PTE: Permission to Evaluate–Permission from parents for the school to assess a child’s needs.

PWN: Prior Written Notice–Information given to parents before the school makes changes to a child’s education plan.

RR: Re-evaluation Report–A report that is done every few years to see if a child’s needs have changed.

RTI/MDSS: Response to Intervention–A system to provide early help to students who struggle in school.

SD: School District–The area that a school serves.

SDD: Significant Developmental Delay–Refers to delays in one or more areas of a child’s development, such as motor skills, speech and language, or cognitive abilities. 

SDI: Specially Designed Instruction–Teaching tailored to meet a student’s individual needs.

SETS: Supported Employment Transition Services–Services designed to help transition from school to work, providing support for employment and career development. 

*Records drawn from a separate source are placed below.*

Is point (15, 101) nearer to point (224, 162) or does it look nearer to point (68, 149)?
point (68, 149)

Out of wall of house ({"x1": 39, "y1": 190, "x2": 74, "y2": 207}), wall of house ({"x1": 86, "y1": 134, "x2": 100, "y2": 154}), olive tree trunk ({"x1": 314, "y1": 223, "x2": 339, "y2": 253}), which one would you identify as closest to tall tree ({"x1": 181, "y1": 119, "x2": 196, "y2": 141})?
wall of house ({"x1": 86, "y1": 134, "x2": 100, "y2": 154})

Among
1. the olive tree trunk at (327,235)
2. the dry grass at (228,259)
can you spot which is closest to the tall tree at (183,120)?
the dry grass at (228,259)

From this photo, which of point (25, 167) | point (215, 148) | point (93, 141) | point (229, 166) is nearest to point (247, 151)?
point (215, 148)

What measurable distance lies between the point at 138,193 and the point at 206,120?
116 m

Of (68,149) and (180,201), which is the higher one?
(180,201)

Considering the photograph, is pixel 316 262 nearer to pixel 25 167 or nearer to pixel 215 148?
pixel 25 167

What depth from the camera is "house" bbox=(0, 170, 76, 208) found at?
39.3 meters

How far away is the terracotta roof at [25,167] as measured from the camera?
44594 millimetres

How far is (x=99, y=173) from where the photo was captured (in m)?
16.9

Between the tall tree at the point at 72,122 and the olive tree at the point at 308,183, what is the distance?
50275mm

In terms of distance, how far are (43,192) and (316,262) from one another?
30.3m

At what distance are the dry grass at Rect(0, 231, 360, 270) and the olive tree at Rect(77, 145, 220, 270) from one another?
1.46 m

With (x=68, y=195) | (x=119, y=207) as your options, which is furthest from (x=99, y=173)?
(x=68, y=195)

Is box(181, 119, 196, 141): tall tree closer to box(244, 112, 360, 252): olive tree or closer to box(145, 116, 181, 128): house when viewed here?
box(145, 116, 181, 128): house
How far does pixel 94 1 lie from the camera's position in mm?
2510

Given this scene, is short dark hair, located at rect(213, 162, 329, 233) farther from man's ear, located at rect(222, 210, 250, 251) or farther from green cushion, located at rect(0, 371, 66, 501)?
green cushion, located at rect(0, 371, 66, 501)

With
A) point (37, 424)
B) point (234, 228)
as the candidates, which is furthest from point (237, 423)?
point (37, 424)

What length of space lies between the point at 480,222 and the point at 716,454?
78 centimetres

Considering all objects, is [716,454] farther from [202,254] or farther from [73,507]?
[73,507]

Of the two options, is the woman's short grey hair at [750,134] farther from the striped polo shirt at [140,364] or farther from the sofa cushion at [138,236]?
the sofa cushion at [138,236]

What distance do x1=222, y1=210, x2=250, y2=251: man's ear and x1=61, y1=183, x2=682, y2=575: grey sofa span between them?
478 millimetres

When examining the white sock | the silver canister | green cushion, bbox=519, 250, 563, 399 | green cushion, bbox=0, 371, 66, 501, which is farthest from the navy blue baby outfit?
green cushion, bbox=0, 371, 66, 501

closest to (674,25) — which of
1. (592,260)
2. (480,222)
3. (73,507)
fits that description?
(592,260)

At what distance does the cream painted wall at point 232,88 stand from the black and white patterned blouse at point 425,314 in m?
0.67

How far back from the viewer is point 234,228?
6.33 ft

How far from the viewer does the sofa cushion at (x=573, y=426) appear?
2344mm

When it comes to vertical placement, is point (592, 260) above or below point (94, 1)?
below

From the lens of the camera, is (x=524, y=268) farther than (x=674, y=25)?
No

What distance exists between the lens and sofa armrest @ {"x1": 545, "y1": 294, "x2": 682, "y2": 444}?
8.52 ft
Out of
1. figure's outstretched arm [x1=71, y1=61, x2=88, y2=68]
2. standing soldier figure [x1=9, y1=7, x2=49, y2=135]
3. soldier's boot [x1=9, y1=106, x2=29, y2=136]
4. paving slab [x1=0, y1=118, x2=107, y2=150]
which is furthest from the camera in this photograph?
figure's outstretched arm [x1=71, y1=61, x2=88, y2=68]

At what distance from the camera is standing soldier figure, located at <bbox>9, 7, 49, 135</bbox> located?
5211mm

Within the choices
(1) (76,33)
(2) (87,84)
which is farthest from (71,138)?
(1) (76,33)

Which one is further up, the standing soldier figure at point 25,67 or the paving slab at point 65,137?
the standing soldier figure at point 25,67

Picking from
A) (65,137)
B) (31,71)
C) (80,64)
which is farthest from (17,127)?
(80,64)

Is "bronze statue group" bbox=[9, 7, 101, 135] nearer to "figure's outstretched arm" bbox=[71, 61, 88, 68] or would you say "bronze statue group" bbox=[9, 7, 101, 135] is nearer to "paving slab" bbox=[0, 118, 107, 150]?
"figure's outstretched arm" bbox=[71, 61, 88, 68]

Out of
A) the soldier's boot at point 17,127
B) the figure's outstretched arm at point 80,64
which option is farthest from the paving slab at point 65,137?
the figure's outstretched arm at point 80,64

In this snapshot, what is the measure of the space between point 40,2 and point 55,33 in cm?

SI: Speech Impairment–A condition that affects the ability to produce or understand speech sounds, resulting in difficulty communicating. 

SID: Severely Intellectually Disabled–Refers to individuals who have profound impairments in cognitive functioning and adaptive behaviors. 

SLD: Specific Learning Disability–Challenges in certain areas of learning, like reading or math.

SLP: Speech-Language Pathologist–A professional who helps with speech and language development.

SNAP: Supplemental Nutrition Assistance Program–A federal program that provides food assistance to low-income individuals and families.

SNT: Special needs trust–An account that contains assets such as money, real estate, mutual funds, and/or stocks to support your child.

SSDI: Social Security Disability Insurance–A federal program that provides income assistance to people with disabilities who have worked and paid into Social Security.

SSI: Supplemental Security Income–A federal program that provides cash assistance to low-income individuals with disabilities or seniors.

SUDEP: Sudden Unexplained Death in Epilepsy–Death of a person with epilepsy where the cause can’t be determined. 

TVI: Teacher of the Visually Impaired–A teacher specializing in educating students with visual impairments.

WIC: Special Supplemental Nutrition Program for Women, Infants, and Children–Provides nutrition education, healthy food, and support to pregnant women, new mothers, and young children.